Review by Camden Ferrell
Kill the Monsters is the newest film from writer/director Ryan Lonergan. This film has played at numerous festivals including Frameline42, Raindance Film Festival, and the Seattle Queer Film Festival. This movie is a highly ambitious political allegory that remains thoroughly thought-provoking even if it loses some of its original momentum.
This movie follows a polyamorous gay trio as their relationship is tested on a cross-country trip to find a doctor to treat one of their illnesses. This premise is interesting on its own, but the movie describes itself in the beginning as an American allegory, and this adds another layer of intrigue and ambition to this story.
Lonergan’s script is biting and sharp for most of the movie. However, it is significantly stronger in the film’s first act more than any other. He executes scenes with fast-paced dialogue and an impressive level of intelligence that engages audiences. He balances his witty dialogue with meaningful symbolism and allegorical quips that make this movie even more charming.
The cast of this film does a great job throughout. Jack Ball, Garrett McKechnie, and Lonergan make up the protagonists, and their chemistry and ability to create a sense of unease is fantastic. Their ability to subtly reflect the conflicting forces in American politics is interesting, and it’s a dynamic that is unique. These three men are also able to confidently and tenderly explore their own bodies and sexuality in a way that feels very natural and well-done.
This movie is a triumph in LGBT filmmaking. Lonergan has created complex homosexual characters that have other defining traits. While the movie contains plenty of sex, it’s seen as a positive exploration rather than a shameless fetishization of gay relationships. It’s all very well-done, and it’s executed with a certain level of care that really makes the relationship feel more emotionally thorough.
The allegorical nature of this film is quite brilliant at times. The movie takes place in the modern day, but it’s divided into chapters ranging from 1776 to 2017. There are countless references to historical events that make this film a detail and historically oriented experience that is rather exciting and fresh to see. The movie is able to boil down American political history to its bare essentials to deliver a great allegory about political divide and the destructive nature of such politics. It’s a timely story that is very reflective of our world today.

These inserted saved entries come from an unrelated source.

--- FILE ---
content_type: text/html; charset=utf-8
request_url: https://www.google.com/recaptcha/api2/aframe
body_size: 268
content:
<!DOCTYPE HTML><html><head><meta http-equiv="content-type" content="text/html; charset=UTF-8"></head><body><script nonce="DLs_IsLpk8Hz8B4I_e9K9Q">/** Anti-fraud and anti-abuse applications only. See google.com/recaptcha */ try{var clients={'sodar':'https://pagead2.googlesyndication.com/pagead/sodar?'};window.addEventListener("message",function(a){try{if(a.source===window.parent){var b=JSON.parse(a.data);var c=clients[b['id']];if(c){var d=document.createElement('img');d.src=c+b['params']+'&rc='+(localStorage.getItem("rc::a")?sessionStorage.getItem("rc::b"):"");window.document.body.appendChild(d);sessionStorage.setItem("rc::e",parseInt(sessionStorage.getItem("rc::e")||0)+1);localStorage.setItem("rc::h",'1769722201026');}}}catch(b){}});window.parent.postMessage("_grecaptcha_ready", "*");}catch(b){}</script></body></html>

The movie unfortunately loses a lot of its momentum in the second act. This sudden change drastically changes the pace of the movie, but it does manage to recover by its third act. Aside from its second act, the film is edited extremely well. Lonergan (who was also the film’s editor) has a great sense of timing and demonstrates an ability to create rapid cut sequences as well as longer more contemplative scenes.
Kill the Monsters may be too ambitious for some audiences, but it’s a deeply rewarding experience for those willing to take the ride. It’s a fantastic American allegory that features strong writing and great performances throughout. There are a lot of layers and details to unpack throughout this movie, and it’s one of the more unique films to be released this year so far.
Kill the Monsters is now available on VOD.